**TASK PROMPT**
Repeat every one of the records below word for word, keeping each line the same as it appears.

Stored data entries
------------------------------------

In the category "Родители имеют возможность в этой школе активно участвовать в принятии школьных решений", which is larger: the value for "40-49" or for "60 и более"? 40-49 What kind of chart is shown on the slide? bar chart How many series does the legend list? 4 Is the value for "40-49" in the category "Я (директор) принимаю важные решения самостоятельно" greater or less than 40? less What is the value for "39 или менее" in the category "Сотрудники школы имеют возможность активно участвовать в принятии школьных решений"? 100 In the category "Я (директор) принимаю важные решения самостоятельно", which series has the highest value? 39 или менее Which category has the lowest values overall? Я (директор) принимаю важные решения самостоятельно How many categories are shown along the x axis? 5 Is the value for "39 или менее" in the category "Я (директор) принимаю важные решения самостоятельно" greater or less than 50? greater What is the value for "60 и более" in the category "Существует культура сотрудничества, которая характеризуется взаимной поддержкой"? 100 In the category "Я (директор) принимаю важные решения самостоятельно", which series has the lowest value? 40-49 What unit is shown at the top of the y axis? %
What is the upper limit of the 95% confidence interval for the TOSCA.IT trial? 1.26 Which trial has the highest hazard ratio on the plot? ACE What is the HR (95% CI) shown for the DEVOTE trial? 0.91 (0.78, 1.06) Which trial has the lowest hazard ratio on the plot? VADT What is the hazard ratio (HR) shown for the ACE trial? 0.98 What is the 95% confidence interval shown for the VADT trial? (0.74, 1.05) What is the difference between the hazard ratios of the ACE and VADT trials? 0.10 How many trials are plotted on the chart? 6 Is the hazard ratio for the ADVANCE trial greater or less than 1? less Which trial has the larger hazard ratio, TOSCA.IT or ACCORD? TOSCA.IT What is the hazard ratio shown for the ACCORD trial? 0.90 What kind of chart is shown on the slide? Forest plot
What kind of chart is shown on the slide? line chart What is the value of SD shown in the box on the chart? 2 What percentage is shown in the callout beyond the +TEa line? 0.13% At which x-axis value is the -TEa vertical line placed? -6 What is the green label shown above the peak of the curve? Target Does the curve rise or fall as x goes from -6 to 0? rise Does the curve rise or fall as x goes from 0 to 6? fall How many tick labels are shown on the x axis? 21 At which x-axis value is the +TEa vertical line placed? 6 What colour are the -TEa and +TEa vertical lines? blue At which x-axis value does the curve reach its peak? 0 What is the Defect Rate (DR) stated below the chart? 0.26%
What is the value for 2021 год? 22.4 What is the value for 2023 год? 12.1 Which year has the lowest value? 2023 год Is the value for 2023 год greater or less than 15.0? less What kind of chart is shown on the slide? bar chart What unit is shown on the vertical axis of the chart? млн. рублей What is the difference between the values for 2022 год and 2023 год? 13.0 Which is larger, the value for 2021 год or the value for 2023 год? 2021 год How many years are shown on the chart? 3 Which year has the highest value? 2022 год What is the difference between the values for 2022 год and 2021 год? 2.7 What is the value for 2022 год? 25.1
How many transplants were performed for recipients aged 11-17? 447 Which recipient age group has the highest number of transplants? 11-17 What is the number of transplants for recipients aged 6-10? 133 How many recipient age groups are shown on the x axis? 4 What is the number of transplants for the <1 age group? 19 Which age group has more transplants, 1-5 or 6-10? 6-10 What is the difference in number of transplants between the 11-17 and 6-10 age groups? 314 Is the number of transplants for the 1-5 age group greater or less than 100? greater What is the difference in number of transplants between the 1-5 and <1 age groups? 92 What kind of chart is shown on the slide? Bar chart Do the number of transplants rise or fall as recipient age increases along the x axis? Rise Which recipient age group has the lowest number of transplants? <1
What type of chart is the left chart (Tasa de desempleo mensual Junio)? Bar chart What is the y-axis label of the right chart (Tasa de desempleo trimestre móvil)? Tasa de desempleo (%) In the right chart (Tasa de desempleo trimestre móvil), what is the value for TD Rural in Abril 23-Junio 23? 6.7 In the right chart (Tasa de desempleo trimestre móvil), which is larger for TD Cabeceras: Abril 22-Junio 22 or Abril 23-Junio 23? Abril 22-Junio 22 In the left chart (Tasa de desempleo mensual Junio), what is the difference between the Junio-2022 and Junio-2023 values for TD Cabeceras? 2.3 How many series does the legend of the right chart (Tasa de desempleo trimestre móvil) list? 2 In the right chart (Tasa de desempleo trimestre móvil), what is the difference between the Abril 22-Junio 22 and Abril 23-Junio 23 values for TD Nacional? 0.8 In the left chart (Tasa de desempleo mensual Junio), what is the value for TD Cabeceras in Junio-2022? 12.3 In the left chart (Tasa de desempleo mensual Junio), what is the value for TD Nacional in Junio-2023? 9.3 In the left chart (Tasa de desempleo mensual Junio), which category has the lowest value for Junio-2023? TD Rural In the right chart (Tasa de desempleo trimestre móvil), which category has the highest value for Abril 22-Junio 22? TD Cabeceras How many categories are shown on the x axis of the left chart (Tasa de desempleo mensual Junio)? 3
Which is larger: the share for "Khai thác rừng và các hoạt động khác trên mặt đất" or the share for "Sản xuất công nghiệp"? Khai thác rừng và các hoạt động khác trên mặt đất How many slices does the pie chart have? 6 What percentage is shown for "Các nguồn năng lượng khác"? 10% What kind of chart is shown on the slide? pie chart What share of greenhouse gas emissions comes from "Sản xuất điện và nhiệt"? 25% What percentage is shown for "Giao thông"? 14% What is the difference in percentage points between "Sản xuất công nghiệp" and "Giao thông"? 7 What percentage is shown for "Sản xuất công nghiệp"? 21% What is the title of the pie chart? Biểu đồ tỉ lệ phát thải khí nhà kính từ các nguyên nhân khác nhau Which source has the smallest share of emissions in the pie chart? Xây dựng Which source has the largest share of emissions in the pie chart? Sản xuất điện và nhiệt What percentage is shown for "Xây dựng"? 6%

------------------------------------

**RESULT OF THE EXERCISE**
In the category "Родители имеют возможность в этой школе активно участвовать в принятии школьных решений", which is larger: the value for "40-49" or for "60 и более"? 40-49 What kind of chart is shown on the slide? bar chart How many series does the legend list? 4 Is the value for "40-49" in the category "Я (директор) принимаю важные решения самостоятельно" greater or less than 40? less What is the value for "39 или менее" in the category "Сотрудники школы имеют возможность активно участвовать в принятии школьных решений"? 100 In the category "Я (директор) принимаю важные решения самостоятельно", which series has the highest value? 39 или менее Which category has the lowest values overall? Я (директор) принимаю важные решения самостоятельно How many categories are shown along the x axis? 5 Is the value for "39 или менее" in the category "Я (директор) принимаю важные решения самостоятельно" greater or less than 50? greater What is the value for "60 и более" in the category "Существует культура сотрудничества, которая характеризуется взаимной поддержкой"? 100 In the category "Я (директор) принимаю важные решения самостоятельно", which series has the lowest value? 40-49 What unit is shown at the top of the y axis? %
What is the upper limit of the 95% confidence interval for the TOSCA.IT trial? 1.26 Which trial has the highest hazard ratio on the plot? ACE What is the HR (95% CI) shown for the DEVOTE trial? 0.91 (0.78, 1.06) Which trial has the lowest hazard ratio on the plot? VADT What is the hazard ratio (HR) shown for the ACE trial? 0.98 What is the 95% confidence interval shown for the VADT trial? (0.74, 1.05) What is the difference between the hazard ratios of the ACE and VADT trials? 0.10 How many trials are plotted on the chart? 6 Is the hazard ratio for the ADVANCE trial greater or less than 1? less Which trial has the larger hazard ratio, TOSCA.IT or ACCORD? TOSCA.IT What is the hazard ratio shown for the ACCORD trial? 0.90 What kind of chart is shown on the slide? Forest plot
What kind of chart is shown on the slide? line chart What is the value of SD shown in the box on the chart? 2 What percentage is shown in the callout beyond the +TEa line? 0.13% At which x-axis value is the -TEa vertical line placed? -6 What is the green label shown above the peak of the curve? Target Does the curve rise or fall as x goes from -6 to 0? rise Does the curve rise or fall as x goes from 0 to 6? fall How many tick labels are shown on the x axis? 21 At which x-axis value is the +TEa vertical line placed? 6 What colour are the -TEa and +TEa vertical lines? blue At which x-axis value does the curve reach its peak? 0 What is the Defect Rate (DR) stated below the chart? 0.26%
What is the value for 2021 год? 22.4 What is the value for 2023 год? 12.1 Which year has the lowest value? 2023 год Is the value for 2023 год greater or less than 15.0? less What kind of chart is shown on the slide? bar chart What unit is shown on the vertical axis of the chart? млн. рублей What is the difference between the values for 2022 год and 2023 год? 13.0 Which is larger, the value for 2021 год or the value for 2023 год? 2021 год How many years are shown on the chart? 3 Which year has the highest value? 2022 год What is the difference between the values for 2022 год and 2021 год? 2.7 What is the value for 2022 год? 25.1
How many transplants were performed for recipients aged 11-17? 447 Which recipient age group has the highest number of transplants? 11-17 What is the number of transplants for recipients aged 6-10? 133 How many recipient age groups are shown on the x axis? 4 What is the number of transplants for the <1 age group? 19 Which age group has more transplants, 1-5 or 6-10? 6-10 What is the difference in number of transplants between the 11-17 and 6-10 age groups? 314 Is the number of transplants for the 1-5 age group greater or less than 100? greater What is the difference in number of transplants between the 1-5 and <1 age groups? 92 What kind of chart is shown on the slide? Bar chart Do the number of transplants rise or fall as recipient age increases along the x axis? Rise Which recipient age group has the lowest number of transplants? <1
What type of chart is the left chart (Tasa de desempleo mensual Junio)? Bar chart What is the y-axis label of the right chart (Tasa de desempleo trimestre móvil)? Tasa de desempleo (%) In the right chart (Tasa de desempleo trimestre móvil), what is the value for TD Rural in Abril 23-Junio 23? 6.7 In the right chart (Tasa de desempleo trimestre móvil), which is larger for TD Cabeceras: Abril 22-Junio 22 or Abril 23-Junio 23? Abril 22-Junio 22 In the left chart (Tasa de desempleo mensual Junio), what is the difference between the Junio-2022 and Junio-2023 values for TD Cabeceras? 2.3 How many series does the legend of the right chart (Tasa de desempleo trimestre móvil) list? 2 In the right chart (Tasa de desempleo trimestre móvil), what is the difference between the Abril 22-Junio 22 and Abril 23-Junio 23 values for TD Nacional? 0.8 In the left chart (Tasa de desempleo mensual Junio), what is the value for TD Cabeceras in Junio-2022? 12.3 In the left chart (Tasa de desempleo mensual Junio), what is the value for TD Nacional in Junio-2023? 9.3 In the left chart (Tasa de desempleo mensual Junio), which category has the lowest value for Junio-2023? TD Rural In the right chart (Tasa de desempleo trimestre móvil), which category has the highest value for Abril 22-Junio 22? TD Cabeceras How many categories are shown on the x axis of the left chart (Tasa de desempleo mensual Junio)? 3
Which is larger: the share for "Khai thác rừng và các hoạt động khác trên mặt đất" or the share for "Sản xuất công nghiệp"? Khai thác rừng và các hoạt động khác trên mặt đất How many slices does the pie chart have? 6 What percentage is shown for "Các nguồn năng lượng khác"? 10% What kind of chart is shown on the slide? pie chart What share of greenhouse gas emissions comes from "Sản xuất điện và nhiệt"? 25% What percentage is shown for "Giao thông"? 14% What is the difference in percentage points between "Sản xuất công nghiệp" and "Giao thông"? 7 What percentage is shown for "Sản xuất công nghiệp"? 21% What is the title of the pie chart? Biểu đồ tỉ lệ phát thải khí nhà kính từ các nguyên nhân khác nhau Which source has the smallest share of emissions in the pie chart? Xây dựng Which source has the largest share of emissions in the pie chart? Sản xuất điện và nhiệt What percentage is shown for "Xây dựng"? 6%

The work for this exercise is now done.